The Kilgarvan man was extremely measured in what he had to say. He could be forgiven the only bragging note that he was proud to have been able to take on the resources of Fianna Fáil, Fine Gael, and Labour and emerge at the head of the poll with 7,220 first preference votes.
He brushed aside persistent suggestions that he was out to humiliate Ahern who had not delivered help he had promised four months earlier to get him added to the Fianna Fáil election ticket, after a lifetime of service to that party.
Healy-Rae insisted there was no truth in rumours that he would oblige Ahern to travel all the way to his Kilgarvan home base to plead for his vote to get elected Taoiseach.
"I'm the easiest man in the world to meet," he offered mildly.
Asked if he would back a Fianna Fáil-Progressive Democrats government, which was three votes short of a majority, he frankly said he would give such support.
His price would be maximised investment in Kerry, in roads, other facilities and job creation for the county. It was direct, uncomplicated political dealing.
At that stage there were 166 TDs - so the magic government-making number was 83-plus.
Ahern's Fianna Fáil had 77 TDs, the Progressive Democrats had a car-crash campaign and were reduced to just four.
The outgoing Fine Gael-Labour-Democratic Left rainbow coalition, led by John Bruton, had a cumulative 75 TDs, well off the numbers after a bad Labour result.
The real issue was where some of the 10 Independent TDs would go. A big focus was on three of the so-called 'Fianna Fáil gene pool' Independent TDs.
Along with Healy-Rae, there was Mildred Fox of Wicklow, and Harry Blaney of Donegal, all of whom had strong personal and family links with the party at one stage or another.
Ten days before the vote to elect the Taoiseach, the trio met in a hotel in Lucan and agreed to co-operate generally - but they each negotiated separate deals specific to them and directly related to their constituencies.

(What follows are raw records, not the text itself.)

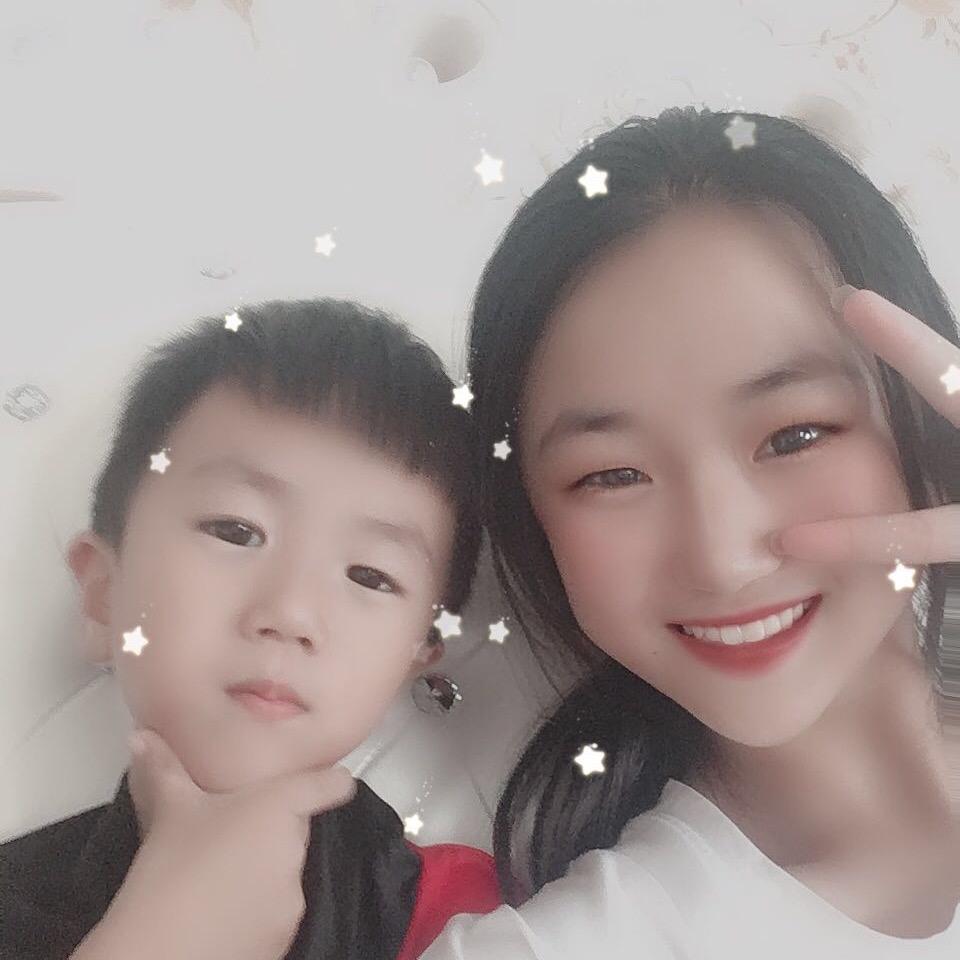 幸福牵手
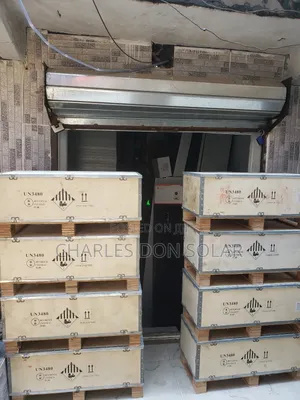 15kwh SMS Lithium Battery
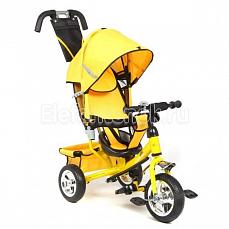 Capella Action Trike II YELLOW (желтый)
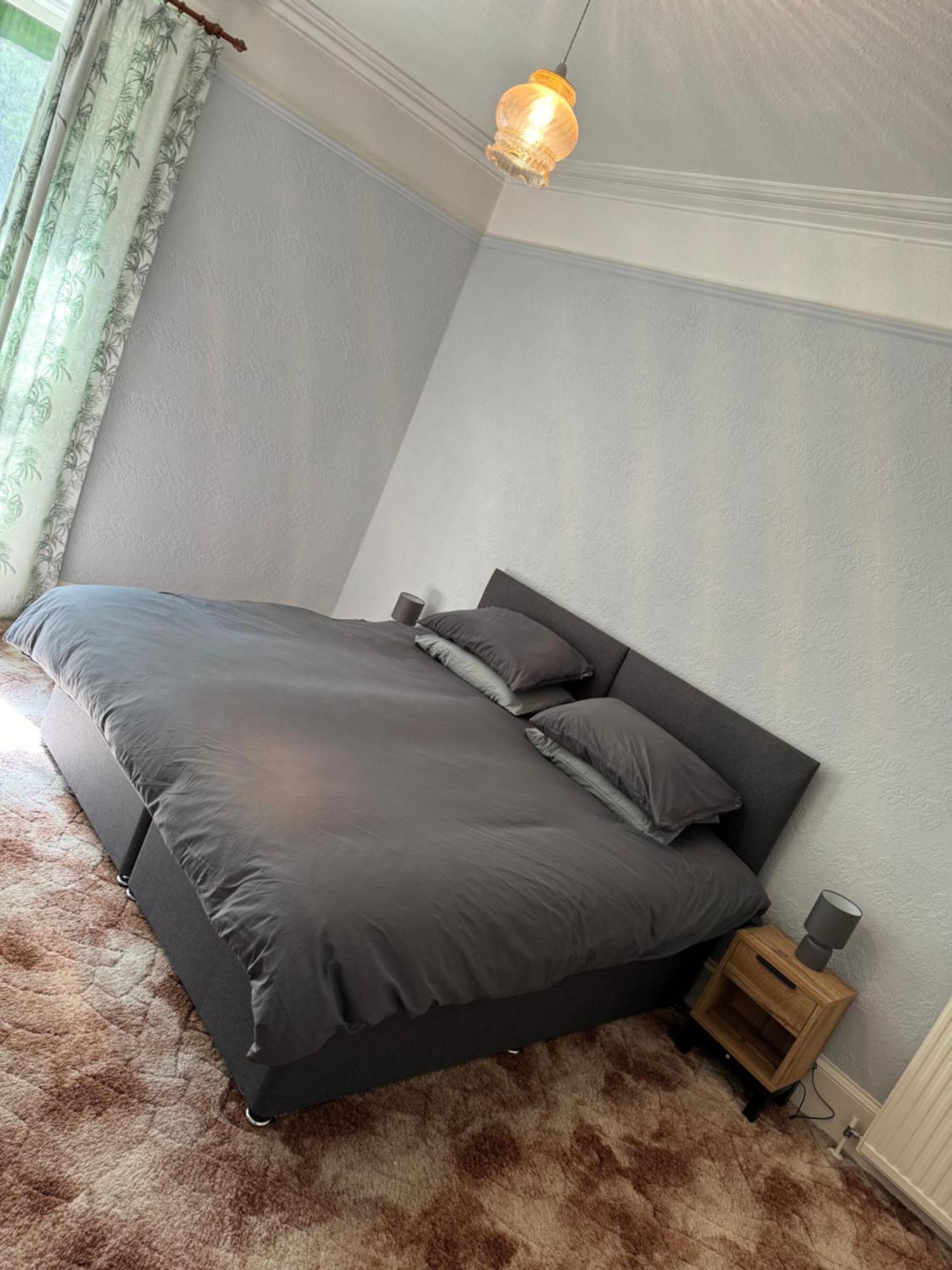 4 Bed Harbour House Apartamento Wick  Exterior foto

This trio came on board and Ahern was elected Taoiseach, atop what would become a "celebrated three-legged stool coalition" on June 26, 1997.
Politicians of all hues and many commentators said it would not last six months with much of the speculation focused on the Independents' questionable reliability.

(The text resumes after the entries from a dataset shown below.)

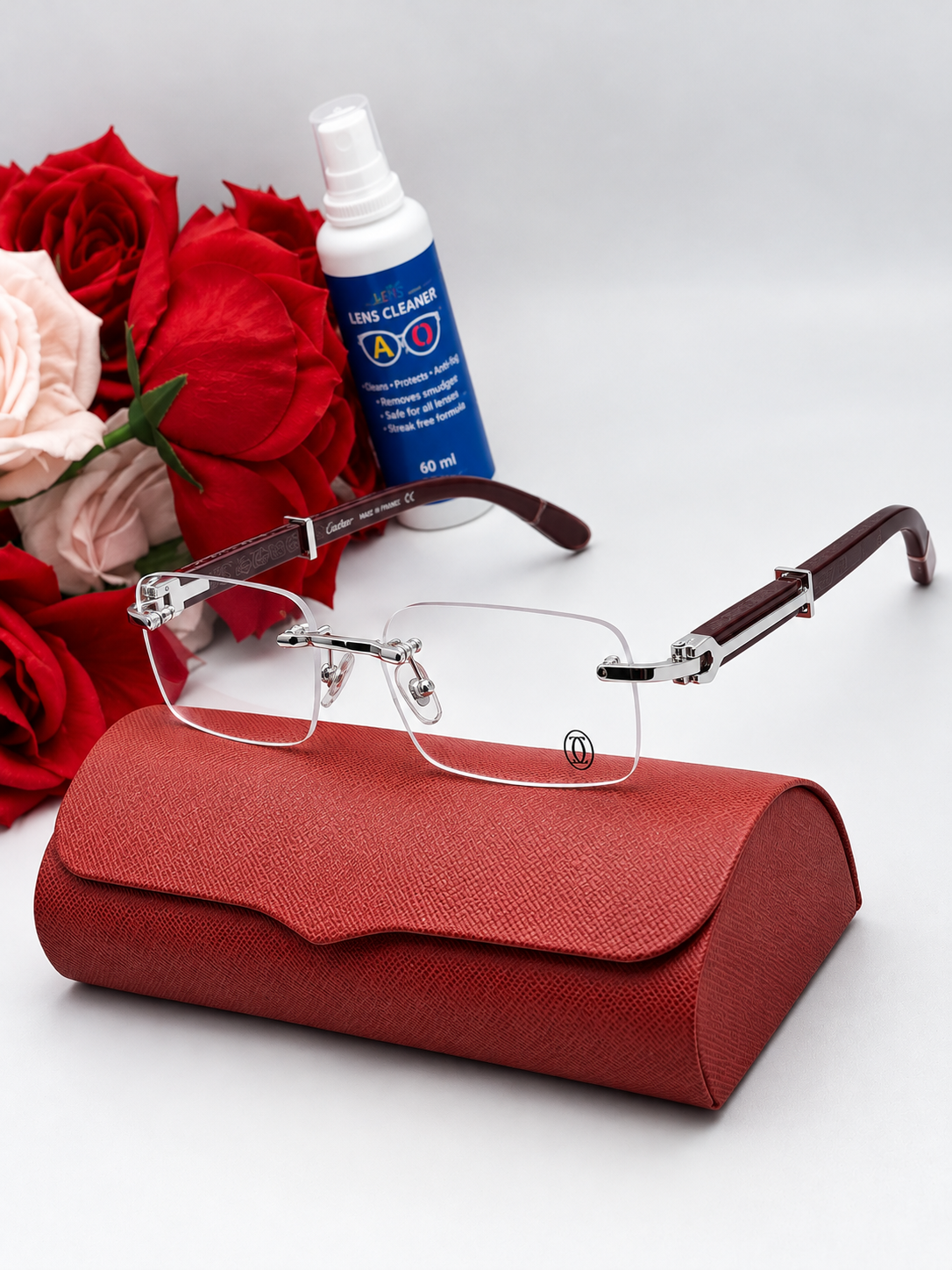 LUNETTE 48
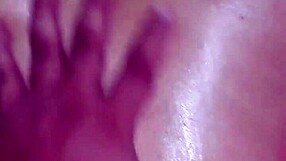 Indonesian Girl Tricks Guy With Massage For Sex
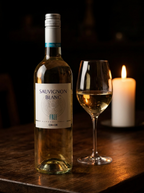 Cin&Cin FREE Sauvignon Blanc Alcohol Free White Wine 0.0% 750ml Cin&Cin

In fact, it went the full five-year term, a most unusual occurrence up to then.
The three 'FF-gene-pool Independents' did not discuss cabinet seats.
Dublin Independent TD Tony Gregory, who had got a famous deal from Charlie Haughey in March 1982 in return for his vote, later said they should have demanded a cabinet presence. Ironically, in 1982, Healy-Rae, as a councillor and formidable back-room organiser, publicly criticised the Gregory deal.
Healy-Rae later told the writer Donal Hickey, who is author of two engaging books on the inside story of the Healy-Rae dynasty, that John Bruton had phoned him from Canada seeking his vote, and even mentioned the prospect of him becoming agriculture minister. But the Dáil numbers never even got that one to the starting gate.
In return for their support the main thing they got was guaranteed ministerial access via two very effective links.
The first was the avuncular chief whip, Séamus Brennan, who helped in every practical way, as he did a decade later in getting the Green Party into coalition.
Brennan, as government chief whip, met them after the cabinet meetings to update them on government business of interest. He also helped them get extra administrative support.
The second link was a senior civil servant, Declan Ingoldsby, who quickly earned the respect and affection of the trio as a trusted trouble-shooter.
The trio were later augmented by a second Donegal Independent, James McDaid. They never went off-side, there were few confrontations, and no brinksmanship.
"You never hold a gun to the other fella's head in politics. It's not how things work," Healy-Rae told this writer some years later.
He and the others were able to announce road projects, bridges, new schools, and other constituency developments.
Most of what acrimony there was came in complaints from Fianna Fáil backbenchers in the area who felt they were being totally taken for granted.
This trio - of whom Healy-Rae was a de facto leader - made the template for future Independents to follow.
Voters in many other parts of the country soon felt they "needed a Healy-Rae".